## [AIM OF THE EXERCISE]
Determine how many lines of the entries contain "David". Reply with that number alone.

───── MATERIAL SUPPLIED

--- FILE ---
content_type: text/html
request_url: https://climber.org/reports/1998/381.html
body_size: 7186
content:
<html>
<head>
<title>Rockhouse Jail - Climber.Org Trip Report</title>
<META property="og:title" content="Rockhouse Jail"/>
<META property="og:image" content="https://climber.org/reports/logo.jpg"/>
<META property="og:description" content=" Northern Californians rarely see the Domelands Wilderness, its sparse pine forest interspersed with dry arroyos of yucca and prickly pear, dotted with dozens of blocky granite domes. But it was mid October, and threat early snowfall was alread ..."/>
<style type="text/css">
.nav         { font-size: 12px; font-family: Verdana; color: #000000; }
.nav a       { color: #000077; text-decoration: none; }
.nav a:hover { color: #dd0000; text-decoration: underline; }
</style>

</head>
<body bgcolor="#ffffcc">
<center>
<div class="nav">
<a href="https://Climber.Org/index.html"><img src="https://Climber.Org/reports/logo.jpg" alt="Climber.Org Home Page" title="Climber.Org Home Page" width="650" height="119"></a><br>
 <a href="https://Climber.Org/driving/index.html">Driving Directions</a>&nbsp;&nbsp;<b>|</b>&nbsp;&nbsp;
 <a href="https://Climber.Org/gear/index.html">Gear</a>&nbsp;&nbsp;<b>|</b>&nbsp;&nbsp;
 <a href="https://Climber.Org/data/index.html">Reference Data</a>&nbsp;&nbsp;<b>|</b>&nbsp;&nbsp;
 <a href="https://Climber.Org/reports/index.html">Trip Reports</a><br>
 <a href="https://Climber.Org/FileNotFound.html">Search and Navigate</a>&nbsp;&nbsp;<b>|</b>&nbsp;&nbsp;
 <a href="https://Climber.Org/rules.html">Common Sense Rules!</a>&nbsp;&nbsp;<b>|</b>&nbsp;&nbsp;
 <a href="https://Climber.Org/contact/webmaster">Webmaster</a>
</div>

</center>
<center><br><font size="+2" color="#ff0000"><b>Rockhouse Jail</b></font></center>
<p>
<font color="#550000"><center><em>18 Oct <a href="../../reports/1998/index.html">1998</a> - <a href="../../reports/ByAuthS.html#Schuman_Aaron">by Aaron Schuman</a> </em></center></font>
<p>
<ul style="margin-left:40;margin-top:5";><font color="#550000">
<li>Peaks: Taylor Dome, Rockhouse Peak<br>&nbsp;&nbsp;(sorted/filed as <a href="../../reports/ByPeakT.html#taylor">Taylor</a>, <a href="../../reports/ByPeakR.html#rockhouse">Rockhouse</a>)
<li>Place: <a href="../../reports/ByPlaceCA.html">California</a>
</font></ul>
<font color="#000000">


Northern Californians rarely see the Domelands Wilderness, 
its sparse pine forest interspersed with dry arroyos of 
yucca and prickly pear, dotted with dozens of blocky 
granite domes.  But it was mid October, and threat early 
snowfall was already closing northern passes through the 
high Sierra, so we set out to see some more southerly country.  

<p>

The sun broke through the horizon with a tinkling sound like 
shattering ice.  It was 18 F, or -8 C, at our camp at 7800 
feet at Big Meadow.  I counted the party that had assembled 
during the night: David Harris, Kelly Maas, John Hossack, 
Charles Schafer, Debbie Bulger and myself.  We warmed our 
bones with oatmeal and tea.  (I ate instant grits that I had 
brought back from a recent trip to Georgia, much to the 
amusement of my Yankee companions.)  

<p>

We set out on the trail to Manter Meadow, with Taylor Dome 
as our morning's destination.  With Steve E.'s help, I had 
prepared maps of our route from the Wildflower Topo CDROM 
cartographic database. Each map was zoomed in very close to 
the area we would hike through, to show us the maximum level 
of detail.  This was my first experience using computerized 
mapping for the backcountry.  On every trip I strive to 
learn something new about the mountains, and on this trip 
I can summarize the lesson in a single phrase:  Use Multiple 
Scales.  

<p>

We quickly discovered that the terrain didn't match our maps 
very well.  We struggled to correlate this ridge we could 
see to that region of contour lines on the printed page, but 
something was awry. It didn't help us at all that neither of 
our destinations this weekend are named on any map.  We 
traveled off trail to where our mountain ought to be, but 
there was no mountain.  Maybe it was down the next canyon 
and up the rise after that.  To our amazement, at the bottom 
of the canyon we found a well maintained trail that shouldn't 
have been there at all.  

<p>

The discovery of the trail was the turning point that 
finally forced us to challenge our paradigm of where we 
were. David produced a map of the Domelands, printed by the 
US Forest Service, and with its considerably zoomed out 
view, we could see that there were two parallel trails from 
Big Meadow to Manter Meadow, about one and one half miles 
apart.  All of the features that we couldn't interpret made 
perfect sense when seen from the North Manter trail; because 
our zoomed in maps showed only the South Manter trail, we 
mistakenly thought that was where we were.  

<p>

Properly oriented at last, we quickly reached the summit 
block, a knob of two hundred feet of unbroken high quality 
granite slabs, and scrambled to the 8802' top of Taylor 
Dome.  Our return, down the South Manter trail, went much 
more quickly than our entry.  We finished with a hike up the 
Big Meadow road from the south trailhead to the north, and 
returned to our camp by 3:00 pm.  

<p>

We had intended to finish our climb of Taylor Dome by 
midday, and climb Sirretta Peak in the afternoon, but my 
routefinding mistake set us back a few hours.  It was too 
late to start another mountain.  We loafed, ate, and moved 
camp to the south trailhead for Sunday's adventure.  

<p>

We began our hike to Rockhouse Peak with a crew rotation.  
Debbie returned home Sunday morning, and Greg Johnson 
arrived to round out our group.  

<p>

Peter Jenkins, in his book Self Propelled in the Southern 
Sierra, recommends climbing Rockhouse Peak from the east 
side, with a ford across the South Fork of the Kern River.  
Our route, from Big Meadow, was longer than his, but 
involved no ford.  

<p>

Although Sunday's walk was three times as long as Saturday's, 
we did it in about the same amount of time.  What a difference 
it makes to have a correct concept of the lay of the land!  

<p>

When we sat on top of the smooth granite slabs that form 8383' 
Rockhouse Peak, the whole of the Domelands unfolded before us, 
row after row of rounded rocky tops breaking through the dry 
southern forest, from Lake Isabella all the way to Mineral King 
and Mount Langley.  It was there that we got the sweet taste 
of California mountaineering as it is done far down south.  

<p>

──────────

## [SOLUTION FOR THIS EXERCISE]
2